Import a JDBC driver by command line for Version 1.1.3

If a DSX user plans to write notebook or RStudio code that uses a relational database beyond the data source options already available in DSX Local, then the DSX administrator must first import a JDBC driver for it by completing the following steps:

  1. In the /wdp/utils/ directory of the master node of the DSX cluster, enter the following command to import the driver JAR file:
    moveJarClasspath.sh -add jarfile
    
    where jarfile represents the fully qualified path to the JAR file that contains the JDBC driver, for example:
    moveJarClasspath.sh -add /wdp/tmp/postgresql-42.1.1.jar
    

To remove a JAR file from DSX cluster: in the /wdp/utils directory of the master node, enter the following command:

moveJarClasspath.sh -remove jarfile-name

where jarfile-name represents the name of the JAR file, for example:

moveJarClasspath.sh -remove postgresql-42.1.1.jar

Update the CLASSPATH to the JDBC driver in the notebooks for V1.1.3

DSX users can now include the imported database driver to their CLASSPATH. Notebook example:

import os
os.environ["CLASSPATH"] = os.environ["CLASSPATH"]+":/usr/local/spark/jars/postgresql-42.1.1.jar"
os.environ["CLASSPATH"]

Python 3.5 example:

import os
os.environ["CLASSPATH"] = os.environ["CLASSPATH"]+":/user-home/_global_/spark/jars/postgresql-42.1.1.jar"
os.environ["CLASSPATH"]

Troubleshooting tip: If the CLASSPATH does not work, DSX users should restart their kernel (for Jupyter), interpreter (for Zeppelin), or session (for RStudio) and try setting the CLASSPATH again.

Example connections

The following interfaces can connect to a relational database beyond what is supported in the Connections page.

Scala Python R
Spark APIs, java.sql.{Connnection,DriverManager} Spark APIs, jaydebeapi Spark APIs

The following examples connect to a relational database beyond what is supported in the Connections page.

Scala syntax for V1.1.3

java.sql.{Connection,DriverManager}

import java.sql.{Connection,DriverManager}
val url = "jdbc:postgresql://9.87.654.321:5432/postgres"
val driver = "org.postgresql.Driver"
val username = "postgres"
val password = "password"
var connection:Connection = _
try {
   Class.forName(driver)
   connection = DriverManager.getConnection(url, username, password)
   val statement = connection.createStatement
   val rs = statement.executeQuery("SELECT * FROM myschema.cars")
   while (rs.next) {
      val make = rs.getString("make")
      println("make = %s".format(make))
   }
} catch {
   case e: Exception => e.printStackTrace
}
connection.close

Python syntax for V1.1.3

import jaydebeapi, sys
import pandas as pd
df1 = None

#Enter the values for you database connection
driverClass = "org.postgresql.Driver"
URL = "jdbc:postgresql://<host-name>:27422/compose"
user = "admin"
password = "password"
schema = "public"
table = "cars"

if (sys.version_info >= (3,0)):
   conn = jaydebeapi.connect(driverClass, URL, [user, password])
else:
   conn = jaydebeapi.connect(driverClass, [URL, user, password])
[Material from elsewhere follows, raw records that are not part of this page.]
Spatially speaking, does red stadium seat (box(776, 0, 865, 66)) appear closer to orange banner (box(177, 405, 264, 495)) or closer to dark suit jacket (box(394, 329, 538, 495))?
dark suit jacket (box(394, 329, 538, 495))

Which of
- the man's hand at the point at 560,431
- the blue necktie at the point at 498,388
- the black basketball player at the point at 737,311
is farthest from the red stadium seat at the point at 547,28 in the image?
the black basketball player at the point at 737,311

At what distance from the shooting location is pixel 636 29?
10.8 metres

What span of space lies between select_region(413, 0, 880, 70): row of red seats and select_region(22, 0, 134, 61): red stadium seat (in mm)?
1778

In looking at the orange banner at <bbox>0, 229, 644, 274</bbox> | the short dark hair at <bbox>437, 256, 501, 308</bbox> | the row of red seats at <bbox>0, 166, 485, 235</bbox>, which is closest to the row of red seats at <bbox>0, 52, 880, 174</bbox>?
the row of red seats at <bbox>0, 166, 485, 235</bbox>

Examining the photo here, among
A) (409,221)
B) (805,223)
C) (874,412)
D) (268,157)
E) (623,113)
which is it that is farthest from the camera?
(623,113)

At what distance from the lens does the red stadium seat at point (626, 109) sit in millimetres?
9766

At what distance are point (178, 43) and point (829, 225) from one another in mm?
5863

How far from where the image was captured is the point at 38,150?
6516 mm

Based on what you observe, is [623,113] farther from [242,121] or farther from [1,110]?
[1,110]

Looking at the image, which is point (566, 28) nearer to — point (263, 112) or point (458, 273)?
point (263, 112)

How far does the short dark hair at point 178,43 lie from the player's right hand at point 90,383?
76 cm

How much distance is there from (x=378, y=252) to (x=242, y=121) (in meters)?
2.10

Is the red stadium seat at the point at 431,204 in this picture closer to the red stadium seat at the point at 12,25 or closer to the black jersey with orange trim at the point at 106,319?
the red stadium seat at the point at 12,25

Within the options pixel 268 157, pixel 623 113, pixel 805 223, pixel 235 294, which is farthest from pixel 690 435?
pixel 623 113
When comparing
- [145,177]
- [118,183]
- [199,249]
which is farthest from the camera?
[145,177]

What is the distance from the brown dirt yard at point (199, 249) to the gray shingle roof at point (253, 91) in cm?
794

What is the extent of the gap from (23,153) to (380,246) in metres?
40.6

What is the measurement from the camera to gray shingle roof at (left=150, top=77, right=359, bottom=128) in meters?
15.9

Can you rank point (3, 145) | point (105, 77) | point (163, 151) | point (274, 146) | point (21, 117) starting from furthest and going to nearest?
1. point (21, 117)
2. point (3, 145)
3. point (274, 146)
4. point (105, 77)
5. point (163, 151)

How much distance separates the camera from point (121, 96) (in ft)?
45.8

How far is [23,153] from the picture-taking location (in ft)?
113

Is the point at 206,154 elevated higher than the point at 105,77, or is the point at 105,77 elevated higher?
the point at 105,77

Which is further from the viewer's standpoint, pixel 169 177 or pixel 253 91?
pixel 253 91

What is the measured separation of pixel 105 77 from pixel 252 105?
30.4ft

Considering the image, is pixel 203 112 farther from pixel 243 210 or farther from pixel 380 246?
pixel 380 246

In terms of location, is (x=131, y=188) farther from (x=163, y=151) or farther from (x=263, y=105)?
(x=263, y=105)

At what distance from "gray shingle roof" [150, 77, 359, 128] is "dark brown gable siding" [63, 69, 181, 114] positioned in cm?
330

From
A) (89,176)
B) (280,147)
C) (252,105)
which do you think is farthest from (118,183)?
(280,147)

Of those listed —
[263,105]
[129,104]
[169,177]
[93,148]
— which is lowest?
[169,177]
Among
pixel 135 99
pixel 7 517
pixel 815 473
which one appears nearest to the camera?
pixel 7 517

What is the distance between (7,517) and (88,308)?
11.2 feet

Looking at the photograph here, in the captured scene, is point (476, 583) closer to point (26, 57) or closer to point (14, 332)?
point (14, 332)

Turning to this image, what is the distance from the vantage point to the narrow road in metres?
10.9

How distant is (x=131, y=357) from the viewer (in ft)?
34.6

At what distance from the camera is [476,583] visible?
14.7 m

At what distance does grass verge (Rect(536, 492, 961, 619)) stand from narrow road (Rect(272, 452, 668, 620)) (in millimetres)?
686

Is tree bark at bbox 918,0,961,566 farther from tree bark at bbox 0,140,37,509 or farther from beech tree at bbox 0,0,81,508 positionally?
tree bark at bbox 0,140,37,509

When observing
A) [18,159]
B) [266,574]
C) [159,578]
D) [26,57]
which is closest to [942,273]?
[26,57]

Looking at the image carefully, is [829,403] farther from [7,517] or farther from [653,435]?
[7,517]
query = 'select * from ' + (schema + '.' if (len(schema.strip()) != 0) else '') + table
df1 = pd.read_sql(query, con=conn)
df1.head()

R syntax for v1.1.3

url <- "jdbc:postgresql://9.87.654.321:5432/postgres"
user <- "postgres"
password <- "password"
dbtable <- "myschema.cars"

spark<-sparkR.session();
df <- read.jdbc(url, dbtable, user=user, password=password)
collect(df)